Keywords: 16S rRNA; adenoma; biomarkers; carcinoma; colorectal cancer; diagnostic; feces; microbiome.
Copyright © 2018 Sze and Schloss.
Figures
FIG 1
Comparison of alpha diversity indices that were significant between individuals with normal colons and those with adenomas or carcinomas using data collected from fecal samples. (A) Comparison of evenness between individuals with normal colons and adenomas. (B) Comparison of evenness between individuals with normal colons and carcinomas. (C) Comparison of Shannon diversity values between individuals with normal colons and carcinomas. Blue points represent individuals with normal colons, yellow points represent individuals with adenomas (A), and red points represent individuals with carcinomas (B and C). The black lines represent the median value for each group.
FIG 2
Comparison of odds ratios calculated using alpha diversity community metrics associated with the presence of adenomas (A) or carcinomas (B) relative to those in individuals with normal colons using data collected from stool samples.
FIG 3
AUC values when classifying individuals as having normal colons or carcinomas using taxa with significant ORs when using stool samples (A) and unmatched tissue samples (B).

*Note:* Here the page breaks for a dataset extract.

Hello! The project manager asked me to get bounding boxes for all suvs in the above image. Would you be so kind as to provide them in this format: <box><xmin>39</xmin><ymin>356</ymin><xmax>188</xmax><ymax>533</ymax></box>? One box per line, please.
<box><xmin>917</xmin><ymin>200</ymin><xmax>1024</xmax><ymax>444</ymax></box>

We did not identify any taxa as having a significant OR to differentiate individuals with normal colons and adenomas or using matched tissue samples. The large black circles represent the median AUC of all studies, and the smaller circles represent the individual AUC for a particular study. The dashed line denotes an AUC of 0.5.
FIG 4
Relative importance of taxa with significant ORs in Random Forest models for differentiating between individuals with normal colons and carcinomas using stool samples (A) or unmatched tissue samples (B). The colors indicate the Z-transformed (i.e., mean of 0.0 and standard deviation of 1.0) mean decrease in accuracy values calculated from the model for each study. The taxa are ranked by their mean Z-score-transformed mean decrease in accuracy.
FIG 5
Comparison of Random Forest modeling approaches to classify individuals as having normal colons or adenomas (A) or carcinomas (B) when training the models using the taxa with significant ORs, all taxa in a community, or all OTUs in a community when using stool samples. No taxon had a significant OR associated with the presence of adenomas using stool samples. The black line represents the median AUC for the respective group. The dashed gray line indicates an AUC of 0.5.
FIG 6
Testing of Random Forest models to classify individuals as having normal colons or adenomas (A) or carcinomas (B) when using sequence data obtained from stool samples. Models were trained on data from each study (Fig. 5) and tested on the other studies. The black lines represent the median AUC of all test AUCs for a specific study. The dashed gray line represents the AUC at 0.5.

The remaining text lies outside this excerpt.